DOCUMENT TEXT
Segment Open
I am at the airport now. If I am traveling domestically, the airlines will not issue a boarding pass to me. The US laws do not allow this because it forces disabled people to access services they have the right to refuse. For people like me, who are on the edges of disability categories, the problem becomes one of predicting our needs – and of having those needs be predictable and palatable to others. Some days I am in immense pain and need the wheelchair. Other days, I could go straight through security.
But I do not have the choice here. I go to the counter and tell them I booked a wheelchair. I am told to wait. You wait a lot if you request a wheelchair. You wait for so long that you know you won’t be able to use the bathroom, or stop for a snack, or shop at the airport. Things able-bodied folks take for granted.
In the US, there is a clause that passengers using wheelchair services cannot be left unattended or waiting for more than 30 minutes. There is no such clause in India. There is utter chaos; you don’t know when they will come and take you to your gate.
It is finally my turn. The wheelchair operator and I are now in a fight because he needs me to put my cabin bag between my legs. He wants me to do this because airport wheelchairs in India are not designed to store luggage, and he would have to push my wheelchair and my suitcase across the airport. I refuse – I have a hip condition. We are now in a deadlock. The airline tries to convince me to check my cabin bag. I refuse because I have the right, like all other passengers, for a personal item and a cabin bag. The deadlock continues. I have fought, shouted, pleaded.
Segment Closed
[Dataset excerpts]
Segment Open
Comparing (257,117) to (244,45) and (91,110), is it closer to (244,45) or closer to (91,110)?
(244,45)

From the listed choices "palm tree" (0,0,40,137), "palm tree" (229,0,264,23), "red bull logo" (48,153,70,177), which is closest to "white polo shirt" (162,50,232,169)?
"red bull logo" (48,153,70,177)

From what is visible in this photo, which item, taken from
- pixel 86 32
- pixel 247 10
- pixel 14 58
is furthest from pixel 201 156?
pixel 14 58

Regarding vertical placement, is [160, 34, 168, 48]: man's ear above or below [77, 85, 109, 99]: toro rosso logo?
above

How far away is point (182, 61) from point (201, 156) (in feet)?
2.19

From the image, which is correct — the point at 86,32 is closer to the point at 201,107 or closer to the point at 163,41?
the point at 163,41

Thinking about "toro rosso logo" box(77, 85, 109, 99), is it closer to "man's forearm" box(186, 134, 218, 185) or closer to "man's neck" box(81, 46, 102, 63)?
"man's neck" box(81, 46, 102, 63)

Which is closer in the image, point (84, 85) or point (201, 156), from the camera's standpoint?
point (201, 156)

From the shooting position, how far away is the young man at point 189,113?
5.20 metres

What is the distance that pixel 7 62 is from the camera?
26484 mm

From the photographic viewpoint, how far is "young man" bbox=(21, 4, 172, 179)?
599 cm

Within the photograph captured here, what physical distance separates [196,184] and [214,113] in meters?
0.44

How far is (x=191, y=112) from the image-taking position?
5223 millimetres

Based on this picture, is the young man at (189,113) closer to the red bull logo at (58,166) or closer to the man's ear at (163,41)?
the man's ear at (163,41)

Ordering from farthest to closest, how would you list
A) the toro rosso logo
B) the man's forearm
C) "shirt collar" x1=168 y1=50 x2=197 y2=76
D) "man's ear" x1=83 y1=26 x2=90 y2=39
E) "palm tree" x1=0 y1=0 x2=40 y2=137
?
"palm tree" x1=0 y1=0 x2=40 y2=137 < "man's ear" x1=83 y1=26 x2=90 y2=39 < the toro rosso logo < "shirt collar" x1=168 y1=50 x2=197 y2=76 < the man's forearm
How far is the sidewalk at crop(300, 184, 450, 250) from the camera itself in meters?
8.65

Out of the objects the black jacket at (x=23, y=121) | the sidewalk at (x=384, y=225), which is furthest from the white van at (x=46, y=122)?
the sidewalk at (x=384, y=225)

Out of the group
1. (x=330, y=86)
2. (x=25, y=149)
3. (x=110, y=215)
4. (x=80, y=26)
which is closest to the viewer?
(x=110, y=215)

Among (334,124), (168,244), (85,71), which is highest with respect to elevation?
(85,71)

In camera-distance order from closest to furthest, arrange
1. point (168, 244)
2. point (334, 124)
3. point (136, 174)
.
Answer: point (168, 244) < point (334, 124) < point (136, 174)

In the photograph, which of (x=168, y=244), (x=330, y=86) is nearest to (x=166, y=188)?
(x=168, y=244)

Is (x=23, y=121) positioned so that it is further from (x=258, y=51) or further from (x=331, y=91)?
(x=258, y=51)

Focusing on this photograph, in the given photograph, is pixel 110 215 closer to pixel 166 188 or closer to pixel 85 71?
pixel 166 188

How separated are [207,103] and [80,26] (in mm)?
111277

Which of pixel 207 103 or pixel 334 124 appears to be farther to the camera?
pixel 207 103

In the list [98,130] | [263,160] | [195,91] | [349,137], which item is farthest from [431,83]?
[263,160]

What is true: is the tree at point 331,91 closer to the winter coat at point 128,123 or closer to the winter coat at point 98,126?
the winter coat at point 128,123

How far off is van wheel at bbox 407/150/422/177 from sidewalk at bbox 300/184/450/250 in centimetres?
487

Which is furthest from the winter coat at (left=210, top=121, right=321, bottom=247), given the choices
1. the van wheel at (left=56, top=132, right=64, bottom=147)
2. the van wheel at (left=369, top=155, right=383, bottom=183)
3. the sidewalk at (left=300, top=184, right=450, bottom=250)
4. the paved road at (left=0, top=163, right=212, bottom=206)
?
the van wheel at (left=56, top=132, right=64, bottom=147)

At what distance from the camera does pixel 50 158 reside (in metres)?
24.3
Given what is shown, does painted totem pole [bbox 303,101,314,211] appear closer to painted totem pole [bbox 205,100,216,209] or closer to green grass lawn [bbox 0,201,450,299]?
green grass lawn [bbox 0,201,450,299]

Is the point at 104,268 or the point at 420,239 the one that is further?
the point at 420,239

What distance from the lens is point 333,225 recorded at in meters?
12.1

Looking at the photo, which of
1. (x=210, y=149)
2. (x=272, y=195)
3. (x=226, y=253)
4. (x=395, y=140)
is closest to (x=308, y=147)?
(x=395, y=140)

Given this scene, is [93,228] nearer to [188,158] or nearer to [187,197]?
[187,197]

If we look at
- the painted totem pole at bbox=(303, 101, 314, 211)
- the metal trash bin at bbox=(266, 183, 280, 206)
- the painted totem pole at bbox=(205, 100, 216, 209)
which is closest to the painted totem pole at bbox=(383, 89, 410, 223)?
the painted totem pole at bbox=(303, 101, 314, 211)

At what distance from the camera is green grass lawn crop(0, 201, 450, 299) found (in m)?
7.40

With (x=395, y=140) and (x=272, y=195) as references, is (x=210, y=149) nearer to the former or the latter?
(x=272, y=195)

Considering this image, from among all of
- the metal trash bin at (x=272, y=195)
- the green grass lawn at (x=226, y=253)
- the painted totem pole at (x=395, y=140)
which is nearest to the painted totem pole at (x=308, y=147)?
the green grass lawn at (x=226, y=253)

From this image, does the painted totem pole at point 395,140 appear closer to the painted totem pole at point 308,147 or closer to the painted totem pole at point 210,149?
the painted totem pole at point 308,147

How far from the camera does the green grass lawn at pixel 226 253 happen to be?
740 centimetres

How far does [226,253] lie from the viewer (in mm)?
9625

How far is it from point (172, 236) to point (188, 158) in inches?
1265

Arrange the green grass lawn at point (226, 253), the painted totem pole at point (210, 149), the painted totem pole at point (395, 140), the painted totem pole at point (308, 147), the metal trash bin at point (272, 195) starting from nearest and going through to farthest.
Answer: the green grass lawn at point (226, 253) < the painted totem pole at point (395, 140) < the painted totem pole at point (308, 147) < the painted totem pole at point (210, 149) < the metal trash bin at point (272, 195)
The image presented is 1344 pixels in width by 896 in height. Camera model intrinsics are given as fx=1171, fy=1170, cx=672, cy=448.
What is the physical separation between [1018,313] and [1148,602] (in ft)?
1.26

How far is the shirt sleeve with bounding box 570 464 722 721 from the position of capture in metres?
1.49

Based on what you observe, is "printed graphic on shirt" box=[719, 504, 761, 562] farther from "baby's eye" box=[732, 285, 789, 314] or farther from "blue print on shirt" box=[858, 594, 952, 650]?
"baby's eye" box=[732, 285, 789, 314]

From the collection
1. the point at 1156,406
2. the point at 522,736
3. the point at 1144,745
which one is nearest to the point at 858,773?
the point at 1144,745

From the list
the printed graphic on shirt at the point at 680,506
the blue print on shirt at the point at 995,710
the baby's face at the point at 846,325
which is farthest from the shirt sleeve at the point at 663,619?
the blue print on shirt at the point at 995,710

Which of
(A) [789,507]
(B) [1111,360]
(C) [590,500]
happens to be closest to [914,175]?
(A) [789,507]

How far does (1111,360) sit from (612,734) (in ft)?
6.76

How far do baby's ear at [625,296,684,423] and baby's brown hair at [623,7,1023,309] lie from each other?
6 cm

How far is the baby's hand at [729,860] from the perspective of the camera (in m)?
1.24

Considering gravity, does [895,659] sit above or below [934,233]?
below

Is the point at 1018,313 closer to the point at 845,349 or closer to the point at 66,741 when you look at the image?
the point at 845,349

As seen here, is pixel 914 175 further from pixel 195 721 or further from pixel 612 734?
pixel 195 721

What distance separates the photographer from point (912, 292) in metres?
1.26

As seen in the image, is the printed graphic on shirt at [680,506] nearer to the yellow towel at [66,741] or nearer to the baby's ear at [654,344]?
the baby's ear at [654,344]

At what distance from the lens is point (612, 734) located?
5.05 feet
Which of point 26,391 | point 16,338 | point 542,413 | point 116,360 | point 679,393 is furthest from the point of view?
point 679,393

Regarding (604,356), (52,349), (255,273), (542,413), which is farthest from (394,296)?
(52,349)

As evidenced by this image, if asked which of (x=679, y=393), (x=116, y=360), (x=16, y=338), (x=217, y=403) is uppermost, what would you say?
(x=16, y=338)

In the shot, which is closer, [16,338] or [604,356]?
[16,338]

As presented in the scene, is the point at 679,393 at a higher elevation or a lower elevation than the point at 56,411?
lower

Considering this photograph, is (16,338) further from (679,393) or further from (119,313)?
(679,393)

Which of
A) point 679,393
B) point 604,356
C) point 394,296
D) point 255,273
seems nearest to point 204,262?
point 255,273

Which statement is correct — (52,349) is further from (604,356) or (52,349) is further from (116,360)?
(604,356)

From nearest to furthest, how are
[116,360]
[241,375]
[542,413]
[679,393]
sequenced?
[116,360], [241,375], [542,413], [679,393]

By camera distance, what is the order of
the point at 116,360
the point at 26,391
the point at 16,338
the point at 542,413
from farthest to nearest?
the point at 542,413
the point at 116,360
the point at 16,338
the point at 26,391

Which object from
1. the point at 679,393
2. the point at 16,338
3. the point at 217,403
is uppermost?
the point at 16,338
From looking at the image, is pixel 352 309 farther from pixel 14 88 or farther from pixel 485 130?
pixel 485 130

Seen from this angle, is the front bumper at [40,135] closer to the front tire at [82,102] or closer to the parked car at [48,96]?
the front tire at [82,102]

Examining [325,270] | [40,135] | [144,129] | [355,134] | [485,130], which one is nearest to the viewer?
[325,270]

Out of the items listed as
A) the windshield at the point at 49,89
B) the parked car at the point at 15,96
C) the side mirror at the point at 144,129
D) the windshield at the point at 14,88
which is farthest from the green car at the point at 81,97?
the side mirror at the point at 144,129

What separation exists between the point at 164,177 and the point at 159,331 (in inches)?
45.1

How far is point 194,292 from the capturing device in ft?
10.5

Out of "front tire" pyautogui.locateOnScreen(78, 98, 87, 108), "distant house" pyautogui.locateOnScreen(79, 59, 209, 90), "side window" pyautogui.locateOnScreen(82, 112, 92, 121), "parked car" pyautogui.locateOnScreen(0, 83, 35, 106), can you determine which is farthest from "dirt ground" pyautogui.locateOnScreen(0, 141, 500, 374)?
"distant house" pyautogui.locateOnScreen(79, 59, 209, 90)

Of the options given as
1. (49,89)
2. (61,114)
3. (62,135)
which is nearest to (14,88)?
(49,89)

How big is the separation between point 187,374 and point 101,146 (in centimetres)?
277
Segment Closed
TASK OBJECTIVE
Reproduce word for word the part of the airport wheelchair account above between "In the US, there" and "fought, shouted, pleaded.", inclusive.

SOLUTION FOR THIS TASK
In the US, there is a clause that passengers using wheelchair services cannot be left unattended or waiting for more than 30 minutes. There is no such clause in India. There is utter chaos; you don’t know when they will come and take you to your gate.
It is finally my turn. The wheelchair operator and I are now in a fight because he needs me to put my cabin bag between my legs. He wants me to do this because airport wheelchairs in India are not designed to store luggage, and he would have to push my wheelchair and my suitcase across the airport. I refuse – I have a hip condition. We are now in a deadlock. The airline tries to convince me to check my cabin bag. I refuse because I have the right, like all other passengers, for a personal item and a cabin bag. The deadlock continues. I have fought, shouted, pleaded.